### WHAT TO DO:
Can you reproduce the rows below word for word, keeping every line unchanged?
═════ ITEMS
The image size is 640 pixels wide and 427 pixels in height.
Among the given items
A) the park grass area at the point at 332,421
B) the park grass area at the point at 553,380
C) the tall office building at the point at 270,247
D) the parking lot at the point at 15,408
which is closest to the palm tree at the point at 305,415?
══════════
### RIGHT ANSWER:
The image size is 640 pixels wide and 427 pixels in height.
Among the given items
A) the park grass area at the point at 332,421
B) the park grass area at the point at 553,380
C) the tall office building at the point at 270,247
D) the parking lot at the point at 15,408
which is closest to the palm tree at the point at 305,415?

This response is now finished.